Dathan later appears in DeMille's epic remake The Ten Commandments (1956), portrayed by Edward G. Robinson. In the film, he acts as a major antagonist and is an Israelite who works as an overseer of the Hebrews and informant for the Egyptians, and later, after betraying Moses' Hebraic origin to Ramesses, he becomes Governor of Goshen, with his brother Abiram as his second. During the plagues, he repeatedly tries to dissuade the Israelites from listening to Moses. In spite of his loyalty and service to Pharaoh, he is expelled from Egypt after the Plague of the Firstborn and forced to join Moses and the other Israelites in their Exodus. After the Exodus, he encourages the Israelites to blame Moses when the Egyptians come after them at the Red Sea, and he leads the Israelites in their worship of the golden calf. He is one of those swallowed up in the earth when Moses (Charlton Heston) smashes the tablets of the Ten Commandments in a rage, after discovering the Israelites' idolatry.

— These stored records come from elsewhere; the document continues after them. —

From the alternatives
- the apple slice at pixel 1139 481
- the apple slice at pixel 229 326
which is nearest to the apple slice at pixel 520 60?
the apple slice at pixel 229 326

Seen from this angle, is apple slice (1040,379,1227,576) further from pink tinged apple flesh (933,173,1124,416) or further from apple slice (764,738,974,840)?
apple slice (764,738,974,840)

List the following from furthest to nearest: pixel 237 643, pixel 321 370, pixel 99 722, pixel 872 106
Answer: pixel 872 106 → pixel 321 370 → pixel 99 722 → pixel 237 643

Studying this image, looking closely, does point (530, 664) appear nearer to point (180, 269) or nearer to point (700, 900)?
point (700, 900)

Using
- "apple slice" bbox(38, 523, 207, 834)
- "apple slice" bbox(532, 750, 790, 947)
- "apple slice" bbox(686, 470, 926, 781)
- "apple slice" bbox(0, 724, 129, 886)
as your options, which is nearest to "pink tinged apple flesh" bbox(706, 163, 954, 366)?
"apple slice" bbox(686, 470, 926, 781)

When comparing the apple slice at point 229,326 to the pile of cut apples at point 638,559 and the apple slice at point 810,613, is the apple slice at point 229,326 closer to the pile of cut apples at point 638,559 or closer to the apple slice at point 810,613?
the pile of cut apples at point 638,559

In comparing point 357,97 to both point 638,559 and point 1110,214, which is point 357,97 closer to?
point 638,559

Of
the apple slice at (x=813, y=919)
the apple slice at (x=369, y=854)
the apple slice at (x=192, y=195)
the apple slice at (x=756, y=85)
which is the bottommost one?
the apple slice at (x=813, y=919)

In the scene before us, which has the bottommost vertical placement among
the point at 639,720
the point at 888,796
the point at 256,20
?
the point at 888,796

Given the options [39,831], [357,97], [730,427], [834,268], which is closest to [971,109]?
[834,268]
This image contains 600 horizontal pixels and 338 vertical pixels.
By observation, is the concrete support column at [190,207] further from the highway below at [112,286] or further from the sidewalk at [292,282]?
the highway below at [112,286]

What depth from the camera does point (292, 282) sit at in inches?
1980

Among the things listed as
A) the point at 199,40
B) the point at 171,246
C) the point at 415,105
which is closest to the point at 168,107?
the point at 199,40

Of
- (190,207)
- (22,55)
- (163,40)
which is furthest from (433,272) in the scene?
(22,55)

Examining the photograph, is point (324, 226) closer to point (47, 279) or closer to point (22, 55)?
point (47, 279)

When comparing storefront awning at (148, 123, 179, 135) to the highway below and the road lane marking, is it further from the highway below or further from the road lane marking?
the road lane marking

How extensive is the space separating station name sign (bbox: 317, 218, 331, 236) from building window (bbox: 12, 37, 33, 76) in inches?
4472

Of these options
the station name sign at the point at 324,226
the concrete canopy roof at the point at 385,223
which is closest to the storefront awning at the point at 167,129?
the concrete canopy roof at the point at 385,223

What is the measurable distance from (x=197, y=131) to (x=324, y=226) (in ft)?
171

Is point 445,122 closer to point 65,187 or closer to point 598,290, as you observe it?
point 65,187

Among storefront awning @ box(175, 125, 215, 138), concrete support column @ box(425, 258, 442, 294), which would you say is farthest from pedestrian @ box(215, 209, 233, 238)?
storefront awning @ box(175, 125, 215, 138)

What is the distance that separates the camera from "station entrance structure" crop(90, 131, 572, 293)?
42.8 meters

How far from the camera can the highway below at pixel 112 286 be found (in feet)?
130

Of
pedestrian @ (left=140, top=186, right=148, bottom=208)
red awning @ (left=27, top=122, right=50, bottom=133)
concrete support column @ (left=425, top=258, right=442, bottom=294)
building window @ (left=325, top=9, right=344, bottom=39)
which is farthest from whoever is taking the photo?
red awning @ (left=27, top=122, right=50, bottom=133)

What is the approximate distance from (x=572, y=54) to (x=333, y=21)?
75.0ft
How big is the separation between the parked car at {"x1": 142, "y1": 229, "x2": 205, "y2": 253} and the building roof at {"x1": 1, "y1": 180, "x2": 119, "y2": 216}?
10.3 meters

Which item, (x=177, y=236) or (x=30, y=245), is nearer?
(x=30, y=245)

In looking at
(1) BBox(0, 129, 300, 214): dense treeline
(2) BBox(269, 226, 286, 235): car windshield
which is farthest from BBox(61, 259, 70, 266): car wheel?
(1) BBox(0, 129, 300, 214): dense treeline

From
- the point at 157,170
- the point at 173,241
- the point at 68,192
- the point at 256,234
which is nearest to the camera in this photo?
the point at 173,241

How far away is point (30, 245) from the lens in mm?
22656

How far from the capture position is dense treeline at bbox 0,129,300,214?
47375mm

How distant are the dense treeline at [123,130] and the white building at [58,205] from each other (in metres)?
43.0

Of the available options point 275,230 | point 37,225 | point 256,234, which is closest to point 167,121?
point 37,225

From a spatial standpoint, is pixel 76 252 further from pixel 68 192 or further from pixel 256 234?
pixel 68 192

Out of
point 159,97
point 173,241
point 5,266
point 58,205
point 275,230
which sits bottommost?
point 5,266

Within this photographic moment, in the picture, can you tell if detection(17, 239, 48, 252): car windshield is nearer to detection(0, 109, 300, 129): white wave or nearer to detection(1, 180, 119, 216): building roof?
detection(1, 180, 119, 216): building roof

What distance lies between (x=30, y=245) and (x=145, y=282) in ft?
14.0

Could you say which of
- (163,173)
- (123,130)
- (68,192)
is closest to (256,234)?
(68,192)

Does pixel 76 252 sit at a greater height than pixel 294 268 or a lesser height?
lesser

Dathan also appears in the 2007 CGI animated version voiced by Canadian voice actor Lee Tockar. His role is sort of similar to his 1956 counterpart, only he is more of a dissenter for Moses when he comes to free the slaves, often expressing doubt and impatience towards Moses. He doesn’t get any better after the Hebrews get freed as even after witnessing God’s miracles, Dathan still thinks the Hebrews deserve better than the situation they are currently in. He, his brother and some of his followers are swallowed up into the Earth after they create the Golden Calf. In this adaptation, Dathan is given the appearance as a short, stubby, balding man.